Todos nós, professores, sabemos que iniciamos sempre o ano letivo com as chamadas semanas pedagógicas. Muitos professores não gostam. Dizem que não há nada de novo, que já sabem de cor o conteúdo das tais semanas, que é só enrolação, etc. Quanto a mim, o ponto ruim delas está no fato de que com elas as férias acabam e vou ter que me reestruturar para começar a luta de novo! No entanto, sem entrar no mérito das críticas acima, temos que admitir que este é o único momento em que todos da rede escolar nos encontramos,conversamos e acabamos, até, às vezes, inconscientemente, trocando ideias e experiências didáticas e pedagógicas. Falamos entre nós de nossas angústias e dificuldades intra e extra classe e contamos nossas projeções para o ano letivo que inicia. Para mim, isso já é um grande legado de tais semanas, que às vezes não chega a ser mesmo uma semana, mas três ou quatro dias.
O assunto das semanas pedagógicas traz, evidentemente, a questão da formação dos professores. Essa semana, Cláudia Costin, uma colunista da Folha de São Paulo, postou os resultados de uma palestra de um professor de Havard, Thomas Kane, na qual o dito professor afirmava que "parte dos recursos investidos em formação continuada de professores, em vários países, é desperdiçada". Segundo ele, investimentos em cursos motivacionais, mestrados, e doutorados, não estariam causando impacto nenhum na melhoria da qualidade do ensino. Ele aponta, no entanto, três ações que, de forma mais eficiente poderiam, segundo ele, contribuir para melhorar a qualidade do ensino público. Seriam elas: primeiro, mentoria de professores por colegas mais experientes; segundo, um trabalho colaborativo entre docentes de uma mesma escola; e a terceira ação seria um bom uso do estágio probatório como complementação da formação universitária do professor.
Para falar a verdade, achei a ideia de um professor mais velho tutoriar professores novos muito interessante! Porque, veja bem, ensinar não é só uma questão de conhecer os conteúdos e as didáticas de aplicação, mas existe uma atividade relacional e de interação com os alunos que também é importante e que só a experiência de muito tempo de trabalho vai capacitar o professor nessa tarefa. Os professores novos sofrem muito com isso e se sentem totalmente desamparados em seu trabalho quando são simplesmente "jogados" em uma sala sem o apoio de alguém experiente. Quem já teve um estagiário em sua sala, sabe do que estou falando. Nota-se que a aula dele está planejada nos mínimos detalhes, mas isso não resolve o problema completamente. Sem um bom relacionamento com os alunos, o professor acaba por desenvolver mecanismos de defesa como o autoritarismo e o distanciamento que são altamente prejudiciais à aprendizagem.

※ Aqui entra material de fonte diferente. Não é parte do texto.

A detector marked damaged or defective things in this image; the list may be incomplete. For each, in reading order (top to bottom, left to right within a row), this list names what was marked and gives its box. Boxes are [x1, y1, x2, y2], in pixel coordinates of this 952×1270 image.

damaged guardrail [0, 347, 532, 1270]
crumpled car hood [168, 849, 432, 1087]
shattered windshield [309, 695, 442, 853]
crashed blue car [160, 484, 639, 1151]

Ou pode acontecer o que é pior ainda, o professor, frustrado por não se relacionar bem com a turma desenvolver uma baixa auto-estima que o fará detestar a sala de aula e, como resultado, deixar o magistério, ou continuar nele sem gosto nenhum, simplesmente por falta de opção. Então, que tal professores com vinte ou vinte e cinco anos de magistério, serem renumerados para completar sua carreira docente ajudando os jovens professores?
A segunda ação formadora de professores apontada por Thomas Kane também é pertinente porque, vejam só, nenhum professor, diretor ou coordenador pedagógico, por mais eficiente que seja seu trabalho, vai mudar sozinho a realidade de sua escola. É necessário, portanto, o trabalho de colaboração entre os professores. Nós professores, ao invés de, simplesmente taxarmos nossas salas e nossos alunos de serem assim ou assado, deveríamos, planejar, estudar e pesquisar de forma mais cientifica sobre os problemas reais da escola. Nossos alunos deveriam ser matéria prima para nossas pesquisas pedagógicas a fim de aperfeiçoarmos nosso trabalho com eles. Um grupo de professores que também fossem um grupo de pesquisadores, trabalhando em colaboração um com o outro para entender cada vez melhor os problemas e as soluções mais adequadas para sua escola.

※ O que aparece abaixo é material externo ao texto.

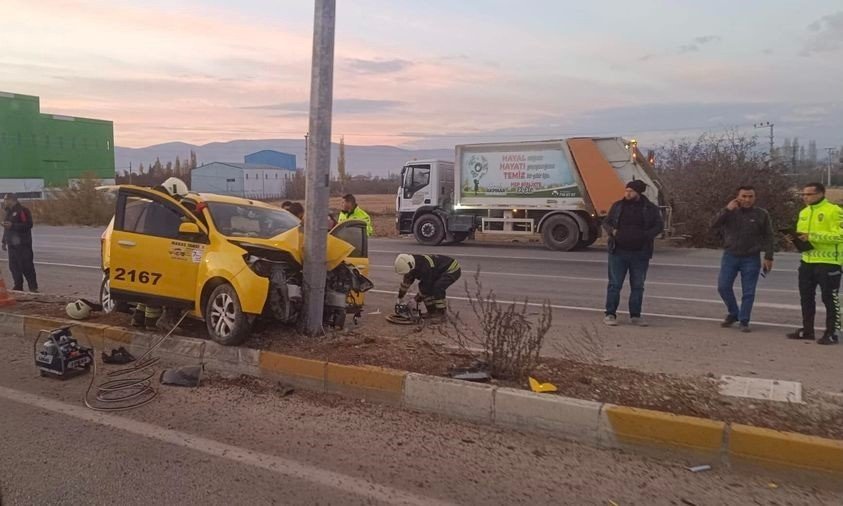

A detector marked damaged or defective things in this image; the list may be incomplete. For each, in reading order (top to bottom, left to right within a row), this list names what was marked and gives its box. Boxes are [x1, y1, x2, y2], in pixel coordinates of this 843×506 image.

crashed yellow taxi [99, 184, 372, 346]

Quanto ao estágio probatório, nós sabemos a que ele se resume. Na rede estadual, por exemplo, consiste apenas em uma questionário que o diretor preenche dando uma nota ao professor recém-admitido. Enquanto que ele deveria constituir-se em um itinerário formativo claro e personalizado,como diz Thomas Kane, no qual o professor recebesse uma capacitação estruturada naquilo em que ele realmente vai precisar para para um bom exercício do seu magistério.